_Direction_
Return all of the lines below exactly as they are.

_Record extracts_

◆ ◆ ◆

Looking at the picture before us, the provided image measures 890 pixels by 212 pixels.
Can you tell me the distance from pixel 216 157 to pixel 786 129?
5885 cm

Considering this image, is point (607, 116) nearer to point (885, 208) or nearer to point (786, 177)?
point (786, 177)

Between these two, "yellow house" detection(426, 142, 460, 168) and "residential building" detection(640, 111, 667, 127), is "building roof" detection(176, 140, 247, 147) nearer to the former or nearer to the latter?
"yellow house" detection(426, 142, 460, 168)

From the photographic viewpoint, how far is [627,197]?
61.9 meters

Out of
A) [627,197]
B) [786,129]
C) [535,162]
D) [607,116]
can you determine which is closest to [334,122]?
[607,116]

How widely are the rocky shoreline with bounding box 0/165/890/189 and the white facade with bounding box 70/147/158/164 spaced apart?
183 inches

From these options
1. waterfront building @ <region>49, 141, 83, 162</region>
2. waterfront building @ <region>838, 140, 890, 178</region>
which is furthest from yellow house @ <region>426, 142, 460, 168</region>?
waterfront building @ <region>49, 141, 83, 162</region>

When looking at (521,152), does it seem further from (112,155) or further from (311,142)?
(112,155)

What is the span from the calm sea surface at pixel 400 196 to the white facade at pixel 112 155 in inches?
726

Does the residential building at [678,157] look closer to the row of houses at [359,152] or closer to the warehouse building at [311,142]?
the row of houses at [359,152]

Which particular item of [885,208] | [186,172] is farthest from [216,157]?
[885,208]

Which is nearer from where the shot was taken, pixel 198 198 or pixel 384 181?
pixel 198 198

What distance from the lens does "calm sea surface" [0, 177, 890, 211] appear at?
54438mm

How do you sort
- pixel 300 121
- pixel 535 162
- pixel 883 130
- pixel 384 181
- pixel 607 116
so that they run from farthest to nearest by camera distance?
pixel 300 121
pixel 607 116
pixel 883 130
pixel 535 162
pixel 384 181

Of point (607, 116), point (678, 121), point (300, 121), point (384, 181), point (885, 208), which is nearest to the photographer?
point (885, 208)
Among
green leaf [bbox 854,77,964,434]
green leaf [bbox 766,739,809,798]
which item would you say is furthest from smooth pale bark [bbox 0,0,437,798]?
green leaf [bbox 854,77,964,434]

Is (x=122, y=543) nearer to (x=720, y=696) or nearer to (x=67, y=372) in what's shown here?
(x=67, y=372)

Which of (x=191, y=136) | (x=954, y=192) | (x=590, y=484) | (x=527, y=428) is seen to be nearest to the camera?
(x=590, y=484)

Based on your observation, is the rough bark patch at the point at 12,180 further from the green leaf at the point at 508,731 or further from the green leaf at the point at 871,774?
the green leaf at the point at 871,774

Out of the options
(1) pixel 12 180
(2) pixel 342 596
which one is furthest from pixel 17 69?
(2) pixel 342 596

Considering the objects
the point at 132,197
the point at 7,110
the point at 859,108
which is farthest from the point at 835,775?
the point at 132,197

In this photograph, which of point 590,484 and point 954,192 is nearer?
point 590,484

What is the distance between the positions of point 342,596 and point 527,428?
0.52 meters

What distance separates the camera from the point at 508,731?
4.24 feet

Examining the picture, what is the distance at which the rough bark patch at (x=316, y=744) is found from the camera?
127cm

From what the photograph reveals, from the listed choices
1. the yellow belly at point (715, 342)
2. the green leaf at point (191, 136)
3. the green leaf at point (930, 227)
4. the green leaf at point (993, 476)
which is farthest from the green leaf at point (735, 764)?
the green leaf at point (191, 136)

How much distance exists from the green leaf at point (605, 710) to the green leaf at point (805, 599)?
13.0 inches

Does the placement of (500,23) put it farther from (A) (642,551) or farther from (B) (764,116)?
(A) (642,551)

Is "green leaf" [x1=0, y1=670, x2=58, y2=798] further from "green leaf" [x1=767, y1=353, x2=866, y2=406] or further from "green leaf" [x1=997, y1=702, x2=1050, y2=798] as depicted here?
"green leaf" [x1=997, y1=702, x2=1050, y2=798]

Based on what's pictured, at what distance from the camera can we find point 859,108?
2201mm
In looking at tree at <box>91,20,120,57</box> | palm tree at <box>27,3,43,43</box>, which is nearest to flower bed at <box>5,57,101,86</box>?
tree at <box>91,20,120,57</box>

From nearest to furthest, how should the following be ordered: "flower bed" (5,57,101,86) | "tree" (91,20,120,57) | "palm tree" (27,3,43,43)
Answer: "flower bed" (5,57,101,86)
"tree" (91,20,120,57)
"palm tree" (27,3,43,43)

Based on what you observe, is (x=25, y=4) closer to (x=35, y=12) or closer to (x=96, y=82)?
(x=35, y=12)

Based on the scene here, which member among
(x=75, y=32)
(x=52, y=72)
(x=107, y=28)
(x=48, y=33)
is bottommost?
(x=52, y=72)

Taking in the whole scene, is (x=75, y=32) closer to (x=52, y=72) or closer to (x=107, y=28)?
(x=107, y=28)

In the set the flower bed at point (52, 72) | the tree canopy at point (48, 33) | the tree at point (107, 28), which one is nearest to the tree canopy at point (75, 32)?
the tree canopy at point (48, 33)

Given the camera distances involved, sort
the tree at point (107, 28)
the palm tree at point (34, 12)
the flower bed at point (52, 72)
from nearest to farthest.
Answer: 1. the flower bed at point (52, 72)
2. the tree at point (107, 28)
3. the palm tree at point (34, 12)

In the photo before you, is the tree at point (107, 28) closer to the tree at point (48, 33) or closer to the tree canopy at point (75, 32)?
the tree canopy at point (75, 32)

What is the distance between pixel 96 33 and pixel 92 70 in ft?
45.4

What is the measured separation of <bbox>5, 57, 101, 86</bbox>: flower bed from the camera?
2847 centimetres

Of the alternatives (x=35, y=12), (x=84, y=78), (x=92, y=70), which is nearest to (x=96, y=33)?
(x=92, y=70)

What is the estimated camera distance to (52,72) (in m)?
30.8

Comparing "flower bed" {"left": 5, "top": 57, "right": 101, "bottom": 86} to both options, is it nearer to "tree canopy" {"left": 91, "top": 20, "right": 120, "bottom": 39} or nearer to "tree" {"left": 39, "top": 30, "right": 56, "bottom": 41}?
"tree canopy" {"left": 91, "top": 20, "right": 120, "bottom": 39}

◆ ◆ ◆

_The completed task_
Looking at the picture before us, the provided image measures 890 pixels by 212 pixels.
Can you tell me the distance from pixel 216 157 to pixel 786 129?
5885 cm

Considering this image, is point (607, 116) nearer to point (885, 208) or nearer to point (786, 177)?
point (786, 177)

Between these two, "yellow house" detection(426, 142, 460, 168) and "residential building" detection(640, 111, 667, 127), is "building roof" detection(176, 140, 247, 147) nearer to the former or nearer to the latter?
"yellow house" detection(426, 142, 460, 168)

From the photographic viewpoint, how far is [627,197]?
61.9 meters

Out of
A) [627,197]
B) [786,129]
C) [535,162]
D) [607,116]
can you determine which is closest to [334,122]?
[607,116]

How widely are the rocky shoreline with bounding box 0/165/890/189 and the white facade with bounding box 70/147/158/164 spaced apart?
183 inches

From these options
1. waterfront building @ <region>49, 141, 83, 162</region>
2. waterfront building @ <region>838, 140, 890, 178</region>
which is furthest from yellow house @ <region>426, 142, 460, 168</region>?
waterfront building @ <region>49, 141, 83, 162</region>

When looking at (521,152), does it seem further from (112,155) or further from (311,142)?
(112,155)

What is the span from the calm sea surface at pixel 400 196 to the white facade at pixel 112 155 in inches?
726

Does the residential building at [678,157] look closer to the row of houses at [359,152] or closer to the warehouse building at [311,142]?
the row of houses at [359,152]

Which particular item of [885,208] | [186,172] is farthest from [216,157]?
[885,208]

Which is nearer from where the shot was taken, pixel 198 198 or pixel 384 181?
pixel 198 198

What distance from the lens does "calm sea surface" [0, 177, 890, 211] appear at?
54438mm

How do you sort
- pixel 300 121
- pixel 535 162
- pixel 883 130
- pixel 384 181
- pixel 607 116
so that they run from farthest to nearest by camera distance?
pixel 300 121
pixel 607 116
pixel 883 130
pixel 535 162
pixel 384 181

Of point (607, 116), point (678, 121), point (300, 121), point (384, 181), point (885, 208), which is nearest to the photographer?
point (885, 208)
Among
green leaf [bbox 854,77,964,434]
green leaf [bbox 766,739,809,798]
which item would you say is furthest from smooth pale bark [bbox 0,0,437,798]?
green leaf [bbox 854,77,964,434]

Is (x=122, y=543) nearer to (x=720, y=696) or nearer to (x=67, y=372) in what's shown here?
(x=67, y=372)

Which of (x=191, y=136) | (x=954, y=192) | (x=590, y=484) | (x=527, y=428) is seen to be nearest to the camera?
(x=590, y=484)

Based on your observation, is the rough bark patch at the point at 12,180 further from the green leaf at the point at 508,731 or further from the green leaf at the point at 871,774?
the green leaf at the point at 871,774

Out of the options
(1) pixel 12 180
(2) pixel 342 596
which one is furthest from pixel 17 69?
(2) pixel 342 596

Considering the objects
the point at 132,197
the point at 7,110
the point at 859,108
which is farthest from the point at 835,775?
the point at 132,197

In this photograph, which of point 590,484 and point 954,192 is nearer?
point 590,484

What is the distance between the positions of point 342,596 and point 527,428?
0.52 meters

What distance separates the camera from the point at 508,731?
4.24 feet

Examining the picture, what is the distance at which the rough bark patch at (x=316, y=744) is found from the camera?
127cm

From what the photograph reveals, from the listed choices
1. the yellow belly at point (715, 342)
2. the green leaf at point (191, 136)
3. the green leaf at point (930, 227)
4. the green leaf at point (993, 476)
which is farthest from the green leaf at point (735, 764)?
the green leaf at point (191, 136)

How much distance exists from the green leaf at point (605, 710) to the green leaf at point (805, 599)?
13.0 inches

Does the placement of (500,23) put it farther from (A) (642,551) or farther from (B) (764,116)?
(A) (642,551)

Is "green leaf" [x1=0, y1=670, x2=58, y2=798] further from "green leaf" [x1=767, y1=353, x2=866, y2=406] or further from "green leaf" [x1=997, y1=702, x2=1050, y2=798] as depicted here?
"green leaf" [x1=997, y1=702, x2=1050, y2=798]

Based on what's pictured, at what distance from the camera can we find point 859,108?
2201mm
In looking at tree at <box>91,20,120,57</box> | palm tree at <box>27,3,43,43</box>, which is nearest to flower bed at <box>5,57,101,86</box>?
tree at <box>91,20,120,57</box>

From nearest to furthest, how should the following be ordered: "flower bed" (5,57,101,86) | "tree" (91,20,120,57) | "palm tree" (27,3,43,43)
Answer: "flower bed" (5,57,101,86)
"tree" (91,20,120,57)
"palm tree" (27,3,43,43)

Based on what you observe, is (x=25, y=4) closer to (x=35, y=12) or closer to (x=96, y=82)?
(x=35, y=12)

Based on the scene here, which member among
(x=75, y=32)
(x=52, y=72)
(x=107, y=28)
(x=48, y=33)
is bottommost?
(x=52, y=72)

Taking in the whole scene, is (x=75, y=32) closer to (x=52, y=72) or closer to (x=107, y=28)?
(x=107, y=28)

In the set the flower bed at point (52, 72) | the tree canopy at point (48, 33) | the tree at point (107, 28), which one is nearest to the tree canopy at point (75, 32)?
the tree canopy at point (48, 33)

Given the camera distances involved, sort
the tree at point (107, 28)
the palm tree at point (34, 12)
the flower bed at point (52, 72)
from nearest to farthest.
Answer: 1. the flower bed at point (52, 72)
2. the tree at point (107, 28)
3. the palm tree at point (34, 12)

In the photo before you, is the tree at point (107, 28) closer to the tree at point (48, 33) or closer to the tree canopy at point (75, 32)?
the tree canopy at point (75, 32)

What is the distance between pixel 96 33 and pixel 92 70 in ft?
45.4

What is the measured separation of <bbox>5, 57, 101, 86</bbox>: flower bed from the camera?
2847 centimetres

Of the alternatives (x=35, y=12), (x=84, y=78), (x=92, y=70), which is nearest to (x=96, y=33)?
(x=92, y=70)

What is the estimated camera distance to (52,72) (in m)?
30.8

Comparing "flower bed" {"left": 5, "top": 57, "right": 101, "bottom": 86} to both options, is it nearer to "tree canopy" {"left": 91, "top": 20, "right": 120, "bottom": 39} or nearer to "tree" {"left": 39, "top": 30, "right": 56, "bottom": 41}?
"tree canopy" {"left": 91, "top": 20, "right": 120, "bottom": 39}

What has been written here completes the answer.